Tasks for this exercise
1. Answer these questions from the graph post:
(a) What does the indirectEdgeTest method currently return?
(b) What kind of graph is the Graph class meant for?
(c) By how much is the size of the matrix array increased?
2. Reproduce word for word the part of the graph post that opens with the words containing "public Graph(int numNodes)" and closes with "increased by 1.".
3. Condense the paragraph of the graph post beginning "I need help implementing the indirectEdgeTest method" into a shorter version that keeps its main facts.

Given passage
— Begin —

I need help implementing the indirectEdgeTest method. In the code below, I've only commented this method and I'm returning false so the code will compile as-is.

I have put some time into coming up with an algorithm, but I can't seem to find anything more simple than this, and I fear I'm making it more complicated than it needs to be:

- test first for a direct connection
- if no direct connection exists from node a to node b:
    - for every edge i connected to node a:
        - create a new graph that does not contain edge a -> i
        - test new graph for indirect connectivity between nodes i and b

Either pseudocode or actual Java code is welcome in your answers. Thanks for your help. Here's the code I have:

class Graph {

    // This is for an undirected, unweighted graph
    // This implementation uses an adjacency matrix for speed in edge testing 

    private boolean[][] edge;
    private int numberOfNodes;

    public Graph(int numNodes) {

        // The indices of the matrix will not be zero-based, for clarity,
        // so the size of the array will be increased by 1.

— End —

[Annotated coordinate records]

— Begin —

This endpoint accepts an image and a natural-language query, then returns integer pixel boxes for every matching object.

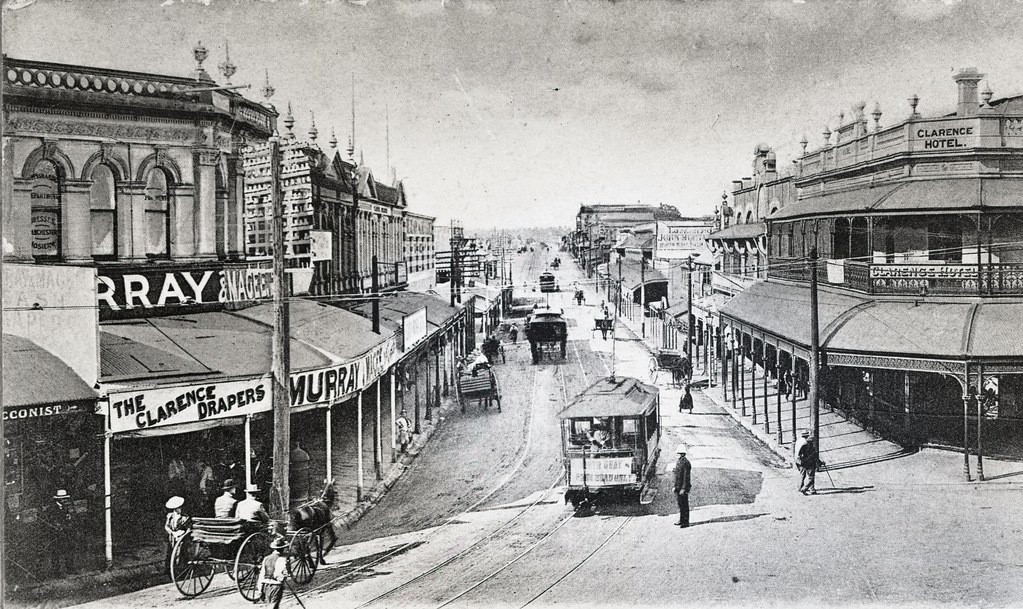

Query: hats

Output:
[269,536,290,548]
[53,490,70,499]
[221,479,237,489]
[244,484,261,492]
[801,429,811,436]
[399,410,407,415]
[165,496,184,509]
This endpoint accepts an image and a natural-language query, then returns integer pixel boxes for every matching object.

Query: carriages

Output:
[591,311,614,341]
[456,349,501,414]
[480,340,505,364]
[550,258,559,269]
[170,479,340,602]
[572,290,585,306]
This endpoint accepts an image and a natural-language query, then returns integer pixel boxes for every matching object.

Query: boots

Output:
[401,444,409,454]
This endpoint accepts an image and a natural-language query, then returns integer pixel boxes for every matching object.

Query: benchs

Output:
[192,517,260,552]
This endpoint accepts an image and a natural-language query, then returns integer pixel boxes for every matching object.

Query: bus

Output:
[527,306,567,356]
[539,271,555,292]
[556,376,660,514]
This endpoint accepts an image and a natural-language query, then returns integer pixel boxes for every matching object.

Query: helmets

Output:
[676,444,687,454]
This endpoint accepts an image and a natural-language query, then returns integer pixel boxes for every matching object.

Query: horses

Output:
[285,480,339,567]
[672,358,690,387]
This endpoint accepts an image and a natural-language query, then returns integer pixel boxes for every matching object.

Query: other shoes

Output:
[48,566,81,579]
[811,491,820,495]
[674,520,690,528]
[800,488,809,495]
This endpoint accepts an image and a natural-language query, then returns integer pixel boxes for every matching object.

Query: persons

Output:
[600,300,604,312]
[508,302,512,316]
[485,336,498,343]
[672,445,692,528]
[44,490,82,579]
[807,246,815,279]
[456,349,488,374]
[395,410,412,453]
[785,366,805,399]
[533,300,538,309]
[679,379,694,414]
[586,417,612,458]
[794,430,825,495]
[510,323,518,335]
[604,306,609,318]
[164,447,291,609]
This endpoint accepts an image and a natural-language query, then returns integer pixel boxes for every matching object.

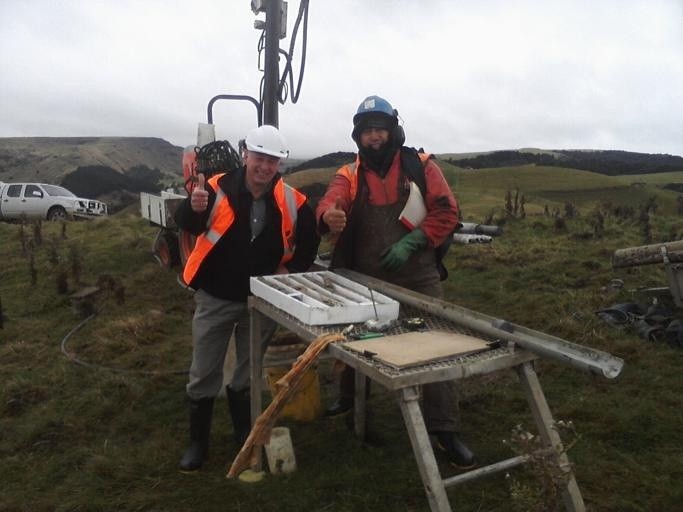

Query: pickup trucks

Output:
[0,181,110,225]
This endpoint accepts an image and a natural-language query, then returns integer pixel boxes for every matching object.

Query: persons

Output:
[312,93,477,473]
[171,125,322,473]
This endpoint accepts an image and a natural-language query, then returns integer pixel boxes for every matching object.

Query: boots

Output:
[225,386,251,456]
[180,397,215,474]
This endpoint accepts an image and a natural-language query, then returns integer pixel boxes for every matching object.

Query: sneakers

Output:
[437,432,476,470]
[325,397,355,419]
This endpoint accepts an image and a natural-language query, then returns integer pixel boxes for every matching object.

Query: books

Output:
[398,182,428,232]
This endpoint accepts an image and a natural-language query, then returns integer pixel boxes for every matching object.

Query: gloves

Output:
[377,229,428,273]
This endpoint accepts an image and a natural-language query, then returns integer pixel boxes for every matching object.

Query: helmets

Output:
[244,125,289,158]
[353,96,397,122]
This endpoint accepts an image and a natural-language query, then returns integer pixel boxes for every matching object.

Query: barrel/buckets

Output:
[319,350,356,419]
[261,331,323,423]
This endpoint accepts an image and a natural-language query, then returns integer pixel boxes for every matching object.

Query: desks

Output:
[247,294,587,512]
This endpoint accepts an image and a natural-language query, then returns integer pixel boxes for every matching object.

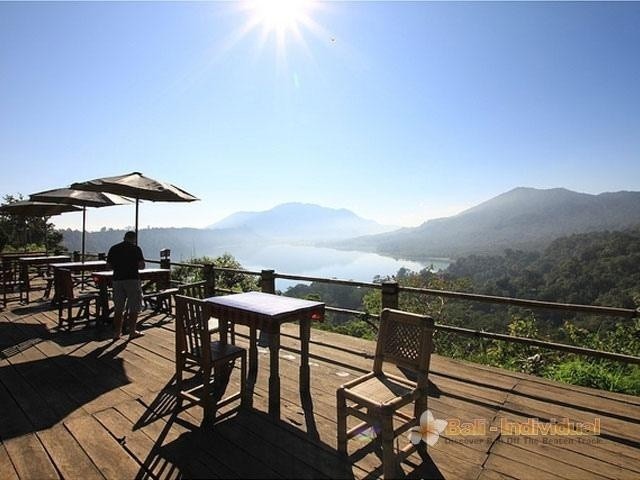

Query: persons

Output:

— End —

Answers to each task
1.
(a) It returns false.
(b) An undirected, unweighted graph.
(c) By 1.

2.
public Graph(int numNodes) {

        // The indices of the matrix will not be zero-based, for clarity,
        // so the size of the array will be increased by 1.

3. Help is needed implementing indirectEdgeTest. In the code, only this method is commented, and it returns false so the code compiles as-is.